小栗旬も出演『鋼の錬金術師』のもうひとつの結末——『シャンバラを征く者』

(C)荒川弘・HAGAREN THE MOVIE


★現実世界とリンクする錬金術世界★

『シャンバラを征く者』を語る上で欠かせないのは、アニメのオリジナル要素として付け加えられたある設定。
それは、作中の舞台だった錬金術世界はわれわれが生きる “現実世界” とつながっているパラレルワールドだった、というものだ。
錬金術世界と現実世界は “門” を通じてつながっており、錬金術を可能にするエネルギーは現実世界から供給されている。

主人公・エドは門を通り抜けて現実世界の1921年、ドイツのミュンヘンに辿り着き、いつの日か錬金術世界に戻ろうと誓い、その方法を模索しながら現実世界で生きていくーーというのが、TVシリーズの結末だった。
だから、『シャンバラを征く者』は、現実世界でもがくエドの物語として始まる。
エドは元の世界に帰る可能性をロケット工学に見出すも、研究は思うように進まず、無力感にとらわれている。
そしてエドの傍らには、ロケット工学の研究仲間のアルフォンス・ハイデリヒがいる。
その面影は、錬金術世界にいるはずの弟・アルによく似ている。
パラレルワールドなので、現実世界には錬金術世界とそっくりな人間も存在している。
だから、TVシリーズで退場してしまった人々も、別の役割を持ったキャラクターとして登場する。

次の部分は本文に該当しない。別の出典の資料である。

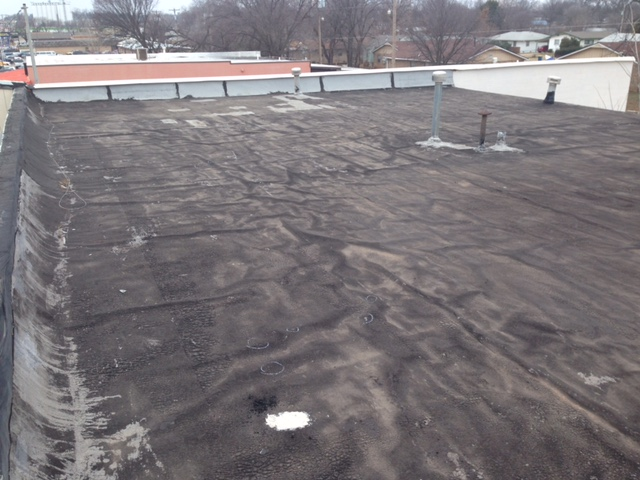 Commercial Roofing System Replacement in Stillwater, OK - Before Image
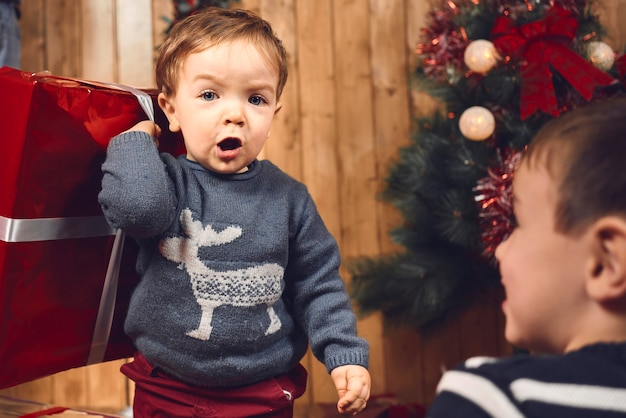 Little boy with his christmas present staring at the camera while his brother stares at him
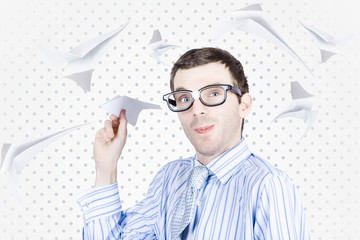 Smart travelling business man throwing paper plane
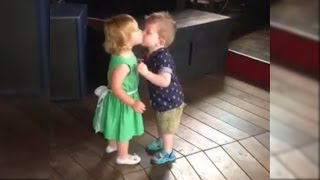 Adorable First Kiss Between Cute Baby Girl and Baby Boy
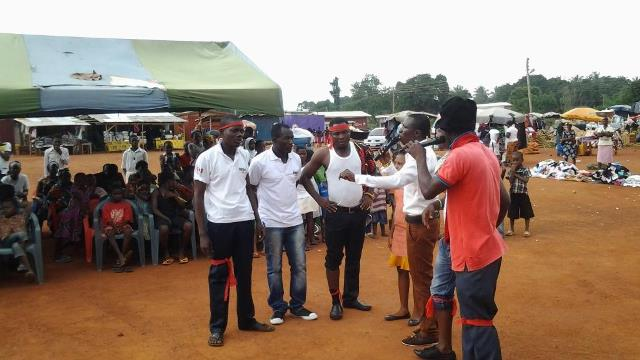 Pictures show a drama group displaying some drama to sensitize the people about the programme.
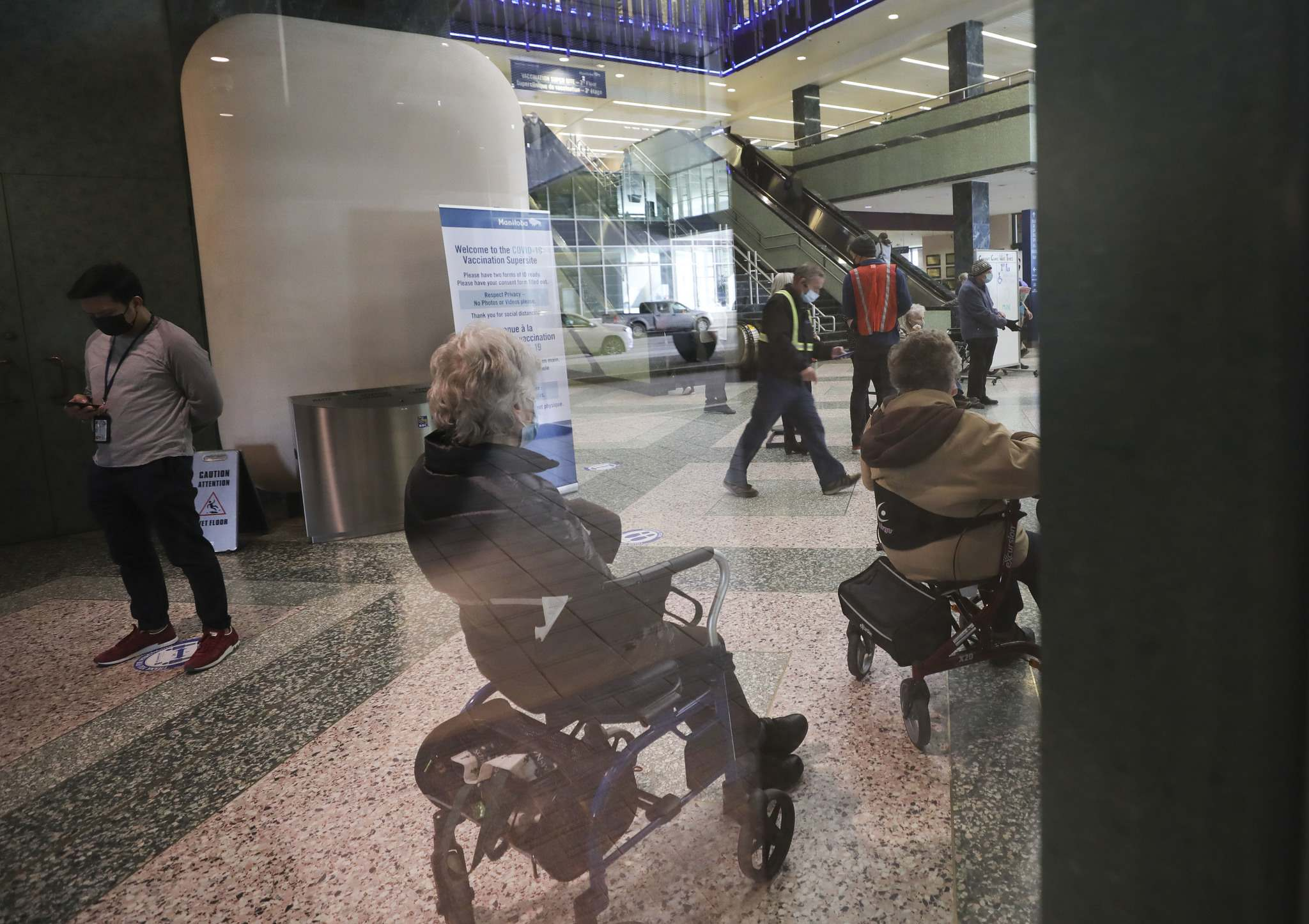 RUTH BONNEVILLE / WINNIPEG FREE PRESS People wait their turn in line as seen through the window of the main floor of the vaccination centre at The RBC Convention Centre Thursday. </p>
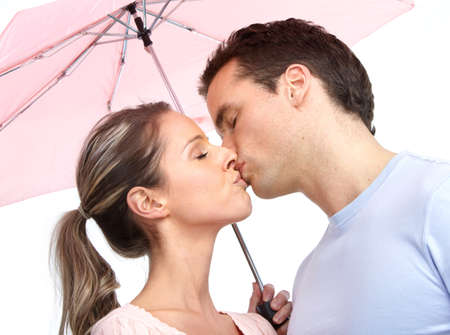 kissing mouth: Happy smiling couple under a pink umbrella   Stock Photo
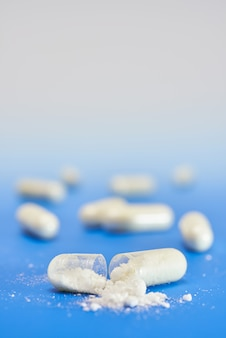 Split open transparent capsule with white powder on blue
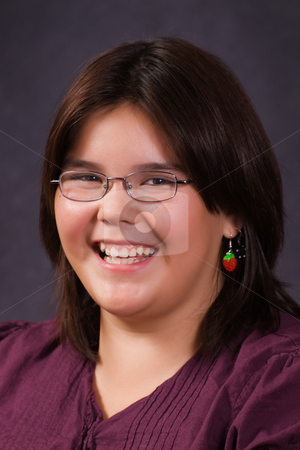 10 Year Old Portrait stock photo, A 10 year old girl smiling for her school portrait by Richard Nelson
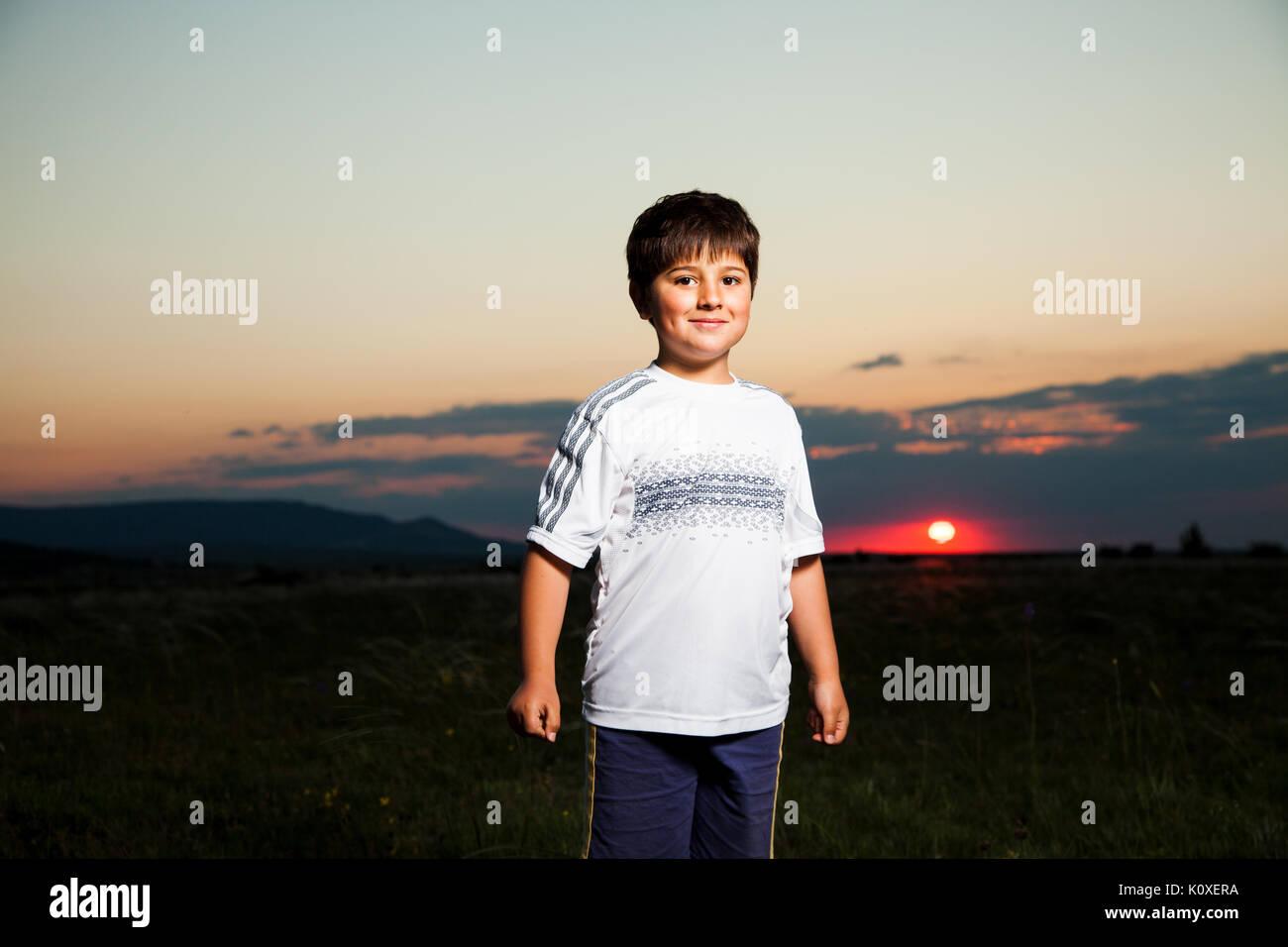Mutige Junge lächelnd gegen die Dämmerung mit Sun Stockbild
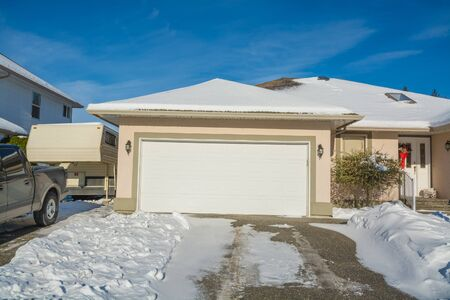 Wide garage of big luxury house with parked car and RV trailer beside. Driveway and entrance of residential house on winter sunny day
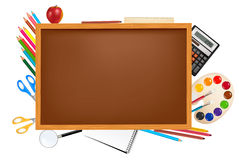 Brown board with school supplies. Royalty Free Stock Photography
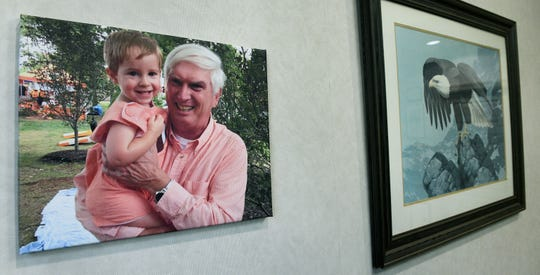 "Retiring Congressman John J. ""Jimmy"" Duncan's walls and table are filled with family photos."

設定を活かしたファンサービスでもあると同時に、この劇場版をより味わい深くする要素だ。

そんなエドはやがて、新たな出会いをきっかけに意外な事件に遭遇、ある集団の謎めいた陰謀に巻き込まれて行く。
一方、錬金術世界ではアルが、兄・エドとの再会を願い、その手掛かりを得たことで動き始める。
やがてエドとアル、それぞれの身の回りに起きる出来事が不吉に連動し、錬金術世界と現実世界の双方を揺るがす未曾有の自体へと発展していく……。
▲TVシリーズの物語から2年後の1923年が舞台だ。

エドが中心となる現実世界の物語は1920年代のヨーロッパを舞台としており、当時の時代背景や実在の人物も巧みに物語に組み込まれている。
それは『ヒヲウ戦記』、『天保異聞 妖奇士』、『コンクリート・レボルティオ〜超人幻想〜』といった作品でも発揮された會川の真骨頂といえる手法。
物語に奥行きを与えると同時に、エドのドラマが観客にとっても無縁ではないという生々しさを伝えてくる。
また、主に錬金術世界で展開されるアクションは、高く評価されたTVシリーズをさらにグレードアップさせた壮大なクライマックスとして、劇場映画らしい興奮を味合わせてくれる。
現実世界の風景を丁寧に描写しながら展開する感情ドラマと、錬金術を活かしたアクションの組み合わせから生まれる濃厚な味わいは、“『鋼の錬金術』らしさ” を主軸に据えると同時に “劇場映画であること” を意識した水島監督と、制作を担当したスタジオ・ボンズのスタッフによって生み出されたものだ。
さらに、本作のためにL’Arc〜en〜Cielが書き下ろした主題歌、『Link』と『LOST HEAVEN』の2曲も作品にしっかりと寄り添い、映画の印象をより深く記憶に刻み込んでくれている。
▲本作の特徴である錬金術描写も充実。